◆ **WHAT YOU WILL DO**:
Every record below should be printed exactly as it appears.

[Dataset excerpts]

◇ ◇ ◇ ◇

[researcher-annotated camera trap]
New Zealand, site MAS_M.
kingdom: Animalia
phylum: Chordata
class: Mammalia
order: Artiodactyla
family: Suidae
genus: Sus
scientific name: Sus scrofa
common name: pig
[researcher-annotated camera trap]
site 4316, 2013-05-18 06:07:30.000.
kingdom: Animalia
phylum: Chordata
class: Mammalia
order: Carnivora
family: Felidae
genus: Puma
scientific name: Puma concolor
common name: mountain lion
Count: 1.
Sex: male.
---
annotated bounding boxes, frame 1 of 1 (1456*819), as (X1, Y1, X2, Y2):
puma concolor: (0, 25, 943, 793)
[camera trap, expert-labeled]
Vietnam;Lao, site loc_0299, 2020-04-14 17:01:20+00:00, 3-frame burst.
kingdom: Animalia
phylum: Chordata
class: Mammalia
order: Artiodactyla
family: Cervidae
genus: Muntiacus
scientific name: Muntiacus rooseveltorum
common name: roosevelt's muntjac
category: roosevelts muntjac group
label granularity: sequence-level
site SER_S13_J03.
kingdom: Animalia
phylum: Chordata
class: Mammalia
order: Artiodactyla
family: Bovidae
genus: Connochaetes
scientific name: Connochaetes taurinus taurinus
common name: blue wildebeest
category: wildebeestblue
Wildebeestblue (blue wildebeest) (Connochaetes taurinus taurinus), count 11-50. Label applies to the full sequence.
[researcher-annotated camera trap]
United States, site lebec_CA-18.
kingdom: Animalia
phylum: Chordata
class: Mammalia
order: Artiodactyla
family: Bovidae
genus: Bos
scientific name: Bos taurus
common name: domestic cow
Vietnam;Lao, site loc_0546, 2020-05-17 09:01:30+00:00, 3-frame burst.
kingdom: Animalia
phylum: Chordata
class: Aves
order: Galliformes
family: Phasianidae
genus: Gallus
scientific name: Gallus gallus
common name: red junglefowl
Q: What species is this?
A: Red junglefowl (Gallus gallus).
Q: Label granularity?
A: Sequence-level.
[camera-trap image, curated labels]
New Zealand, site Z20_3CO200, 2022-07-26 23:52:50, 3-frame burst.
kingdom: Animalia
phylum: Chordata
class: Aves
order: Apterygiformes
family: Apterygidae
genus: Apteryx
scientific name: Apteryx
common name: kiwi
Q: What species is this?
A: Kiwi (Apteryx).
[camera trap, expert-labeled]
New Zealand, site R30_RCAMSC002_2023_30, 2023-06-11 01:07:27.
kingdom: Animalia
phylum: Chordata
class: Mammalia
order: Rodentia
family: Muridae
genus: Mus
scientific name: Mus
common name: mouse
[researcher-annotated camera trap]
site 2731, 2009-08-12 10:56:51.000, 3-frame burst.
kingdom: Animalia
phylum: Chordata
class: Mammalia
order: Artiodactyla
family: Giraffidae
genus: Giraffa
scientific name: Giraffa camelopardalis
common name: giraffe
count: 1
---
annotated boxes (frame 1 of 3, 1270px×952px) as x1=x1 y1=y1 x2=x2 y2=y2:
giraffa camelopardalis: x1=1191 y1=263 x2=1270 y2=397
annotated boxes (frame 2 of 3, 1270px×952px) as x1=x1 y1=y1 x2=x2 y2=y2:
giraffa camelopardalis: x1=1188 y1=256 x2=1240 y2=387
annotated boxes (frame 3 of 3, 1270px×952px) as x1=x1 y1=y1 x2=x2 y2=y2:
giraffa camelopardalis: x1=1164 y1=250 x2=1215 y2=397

◇ ◇ ◇ ◇

◆ **RESPONSE TO THE EXERCISE**:
[researcher-annotated camera trap]
New Zealand, site MAS_M.
kingdom: Animalia
phylum: Chordata
class: Mammalia
order: Artiodactyla
family: Suidae
genus: Sus
scientific name: Sus scrofa
common name: pig
[researcher-annotated camera trap]
site 4316, 2013-05-18 06:07:30.000.
kingdom: Animalia
phylum: Chordata
class: Mammalia
order: Carnivora
family: Felidae
genus: Puma
scientific name: Puma concolor
common name: mountain lion
Count: 1.
Sex: male.
---
annotated bounding boxes, frame 1 of 1 (1456*819), as (X1, Y1, X2, Y2):
puma concolor: (0, 25, 943, 793)
[camera trap, expert-labeled]
Vietnam;Lao, site loc_0299, 2020-04-14 17:01:20+00:00, 3-frame burst.
kingdom: Animalia
phylum: Chordata
class: Mammalia
order: Artiodactyla
family: Cervidae
genus: Muntiacus
scientific name: Muntiacus rooseveltorum
common name: roosevelt's muntjac
category: roosevelts muntjac group
label granularity: sequence-level
site SER_S13_J03.
kingdom: Animalia
phylum: Chordata
class: Mammalia
order: Artiodactyla
family: Bovidae
genus: Connochaetes
scientific name: Connochaetes taurinus taurinus
common name: blue wildebeest
category: wildebeestblue
Wildebeestblue (blue wildebeest) (Connochaetes taurinus taurinus), count 11-50. Label applies to the full sequence.
[researcher-annotated camera trap]
United States, site lebec_CA-18.
kingdom: Animalia
phylum: Chordata
class: Mammalia
order: Artiodactyla
family: Bovidae
genus: Bos
scientific name: Bos taurus
common name: domestic cow
Vietnam;Lao, site loc_0546, 2020-05-17 09:01:30+00:00, 3-frame burst.
kingdom: Animalia
phylum: Chordata
class: Aves
order: Galliformes
family: Phasianidae
genus: Gallus
scientific name: Gallus gallus
common name: red junglefowl
Q: What species is this?
A: Red junglefowl (Gallus gallus).
Q: Label granularity?
A: Sequence-level.
[camera-trap image, curated labels]
New Zealand, site Z20_3CO200, 2022-07-26 23:52:50, 3-frame burst.
kingdom: Animalia
phylum: Chordata
class: Aves
order: Apterygiformes
family: Apterygidae
genus: Apteryx
scientific name: Apteryx
common name: kiwi
Q: What species is this?
A: Kiwi (Apteryx).
[camera trap, expert-labeled]
New Zealand, site R30_RCAMSC002_2023_30, 2023-06-11 01:07:27.
kingdom: Animalia
phylum: Chordata
class: Mammalia
order: Rodentia
family: Muridae
genus: Mus
scientific name: Mus
common name: mouse
[researcher-annotated camera trap]
site 2731, 2009-08-12 10:56:51.000, 3-frame burst.
kingdom: Animalia
phylum: Chordata
class: Mammalia
order: Artiodactyla
family: Giraffidae
genus: Giraffa
scientific name: Giraffa camelopardalis
common name: giraffe
count: 1
---
annotated boxes (frame 1 of 3, 1270px×952px) as x1=x1 y1=y1 x2=x2 y2=y2:
giraffa camelopardalis: x1=1191 y1=263 x2=1270 y2=397
annotated boxes (frame 2 of 3, 1270px×952px) as x1=x1 y1=y1 x2=x2 y2=y2:
giraffa camelopardalis: x1=1188 y1=256 x2=1240 y2=387
annotated boxes (frame 3 of 3, 1270px×952px) as x1=x1 y1=y1 x2=x2 y2=y2:
giraffa camelopardalis: x1=1164 y1=250 x2=1215 y2=397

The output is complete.